Adaptive Responses of Pseudomonas aeruginosa to Treatment with Antibiotics

Pseudomonas aeruginosa is among the highest priority pathogens for drug development because of its resistance to antibiotics, extraordinary adaptability, and persistence. Antipseudomonal research is strongly encouraged to address the acute scarcity of innovative antimicrobial lead structures.
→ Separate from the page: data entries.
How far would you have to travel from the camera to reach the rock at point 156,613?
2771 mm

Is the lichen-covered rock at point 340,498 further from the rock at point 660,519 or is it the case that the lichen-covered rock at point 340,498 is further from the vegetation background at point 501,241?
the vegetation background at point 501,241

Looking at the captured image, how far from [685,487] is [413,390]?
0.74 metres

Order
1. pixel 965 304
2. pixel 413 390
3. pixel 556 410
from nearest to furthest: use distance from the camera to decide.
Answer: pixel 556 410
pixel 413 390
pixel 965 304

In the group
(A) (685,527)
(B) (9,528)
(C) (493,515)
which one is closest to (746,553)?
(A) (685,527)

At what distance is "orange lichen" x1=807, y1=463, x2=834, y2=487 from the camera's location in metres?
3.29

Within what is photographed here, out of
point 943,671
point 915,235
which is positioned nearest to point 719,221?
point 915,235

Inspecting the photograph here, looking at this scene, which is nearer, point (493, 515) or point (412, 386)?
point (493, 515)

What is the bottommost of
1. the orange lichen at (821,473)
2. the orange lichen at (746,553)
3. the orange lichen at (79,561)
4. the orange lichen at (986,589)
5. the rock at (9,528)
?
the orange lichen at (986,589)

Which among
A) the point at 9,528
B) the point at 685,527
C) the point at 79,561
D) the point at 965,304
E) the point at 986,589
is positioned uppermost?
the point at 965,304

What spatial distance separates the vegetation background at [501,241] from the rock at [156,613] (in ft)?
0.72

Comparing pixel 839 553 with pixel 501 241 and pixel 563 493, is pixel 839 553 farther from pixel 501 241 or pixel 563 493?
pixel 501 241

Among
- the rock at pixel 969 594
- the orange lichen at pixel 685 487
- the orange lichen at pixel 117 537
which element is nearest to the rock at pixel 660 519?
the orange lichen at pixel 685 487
In an effort to understand the physiological response of P. aeruginosa to clinically relevant antibiotics, we investigated the proteome after exposure to ciprofloxacin, levofloxacin, rifampicin, gentamicin, tobramycin, azithromycin, tigecycline, polymyxin B, colistin, ceftazidime, meropenem, and piperacillin-tazobactam. We further investigated the response to CHIR-090, which represents a promising class of lipopolysaccharide biosynthesis inhibitors currently under evaluation. Radioactive pulse-labeling of newly synthesized proteins followed by two-dimensional polyacrylamide gel electrophoresis was used to monitor the acute response of P. aeruginosa to antibiotic treatment. The proteomic profiles provide insights into the cellular defense strategies for each antibiotic. A mathematical comparison of these response profiles based on upregulated marker proteins revealed similarities of responses to antibiotics acting on the same target area. This study provides insights into the effects of commonly used antibiotics on P. aeruginosa and lays the foundation for the comparative analysis of the impact of novel compounds with precedented and unprecedented modes of action.